- [Supplied material]:
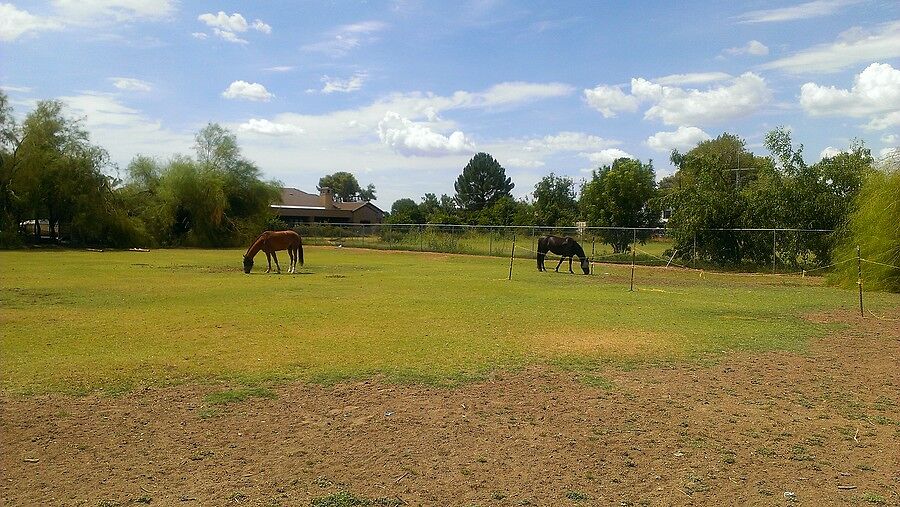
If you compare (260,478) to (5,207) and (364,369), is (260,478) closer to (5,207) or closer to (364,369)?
(364,369)

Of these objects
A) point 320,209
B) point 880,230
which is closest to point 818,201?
point 880,230

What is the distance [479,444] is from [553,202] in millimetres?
55410

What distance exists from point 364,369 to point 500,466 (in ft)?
11.5

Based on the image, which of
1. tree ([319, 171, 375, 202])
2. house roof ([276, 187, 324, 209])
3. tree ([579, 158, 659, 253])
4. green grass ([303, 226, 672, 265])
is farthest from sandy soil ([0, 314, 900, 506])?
tree ([319, 171, 375, 202])

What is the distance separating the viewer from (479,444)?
5633 millimetres

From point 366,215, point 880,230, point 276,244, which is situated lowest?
point 276,244

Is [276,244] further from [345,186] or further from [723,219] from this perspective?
[345,186]

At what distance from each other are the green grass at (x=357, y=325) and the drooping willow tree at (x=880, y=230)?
3.74 feet

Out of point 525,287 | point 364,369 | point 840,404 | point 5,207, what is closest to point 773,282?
point 525,287

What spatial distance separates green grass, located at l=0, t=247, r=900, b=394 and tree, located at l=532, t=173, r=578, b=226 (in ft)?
117

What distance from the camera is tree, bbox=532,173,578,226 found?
57344 mm

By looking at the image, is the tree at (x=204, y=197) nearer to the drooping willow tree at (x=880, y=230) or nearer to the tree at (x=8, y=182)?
the tree at (x=8, y=182)

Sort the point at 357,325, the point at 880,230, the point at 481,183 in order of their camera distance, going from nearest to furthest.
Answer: the point at 357,325 < the point at 880,230 < the point at 481,183

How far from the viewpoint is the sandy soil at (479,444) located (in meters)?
4.61
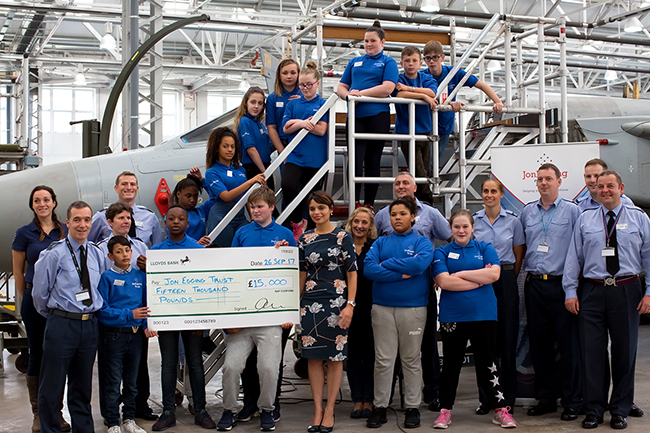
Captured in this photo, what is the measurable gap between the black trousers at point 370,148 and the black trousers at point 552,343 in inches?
66.8

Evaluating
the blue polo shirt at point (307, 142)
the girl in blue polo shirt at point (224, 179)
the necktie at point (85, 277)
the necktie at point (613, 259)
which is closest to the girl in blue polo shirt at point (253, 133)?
the girl in blue polo shirt at point (224, 179)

- [Short exercise]: Make an exact copy of every entry above, minus the images.

- [Full response]:
If you compare (260,478) to (5,207) and (364,369), is (260,478) closer to (5,207) or closer to (364,369)?
(364,369)

Of these objects
A) point 320,209
B) point 880,230
which is closest to point 818,201?
point 880,230

What is the distance [479,444] is from [553,202] in millimetres?
55410

What distance exists from point 364,369 to point 500,466 (in ft)?
11.5

Based on the image, which of
1. tree ([319, 171, 375, 202])
2. house roof ([276, 187, 324, 209])
3. tree ([579, 158, 659, 253])
4. green grass ([303, 226, 672, 265])
is farthest from sandy soil ([0, 314, 900, 506])?
tree ([319, 171, 375, 202])

What is the distance separating the viewer from (479,444)?
5633 millimetres

From point 366,215, point 880,230, point 276,244, which is situated lowest?
point 276,244

Is [276,244] further from [345,186] or further from [723,219] from this perspective?
[345,186]

At what distance from each other are the green grass at (x=357, y=325) and the drooping willow tree at (x=880, y=230)?
3.74 feet

Out of point 525,287 | point 364,369 | point 840,404 | point 5,207, what is closest to point 773,282?
point 525,287

What spatial distance separates green grass, located at l=0, t=247, r=900, b=394 and tree, located at l=532, t=173, r=578, b=226 (in ft)?
117

What distance from the camera is tree, bbox=532,173,578,226 found?
57344 mm

By looking at the image, is the tree at (x=204, y=197) nearer to the drooping willow tree at (x=880, y=230) or nearer to the tree at (x=8, y=182)?
the tree at (x=8, y=182)

Sort the point at 357,325, the point at 880,230, the point at 481,183 in order of their camera distance, going from nearest to furthest.
Answer: the point at 357,325 < the point at 880,230 < the point at 481,183

How far from the viewpoint is the sandy soil at (479,444) located (in meters)?
4.61
Captured in this photo, what is the measurable gap between the black trousers at point 370,148 and the black trousers at point 552,343 in inches?
66.8

Evaluating
the blue polo shirt at point (307, 142)
the girl in blue polo shirt at point (224, 179)
the necktie at point (85, 277)
the necktie at point (613, 259)
which is closest to the girl in blue polo shirt at point (253, 133)?
the girl in blue polo shirt at point (224, 179)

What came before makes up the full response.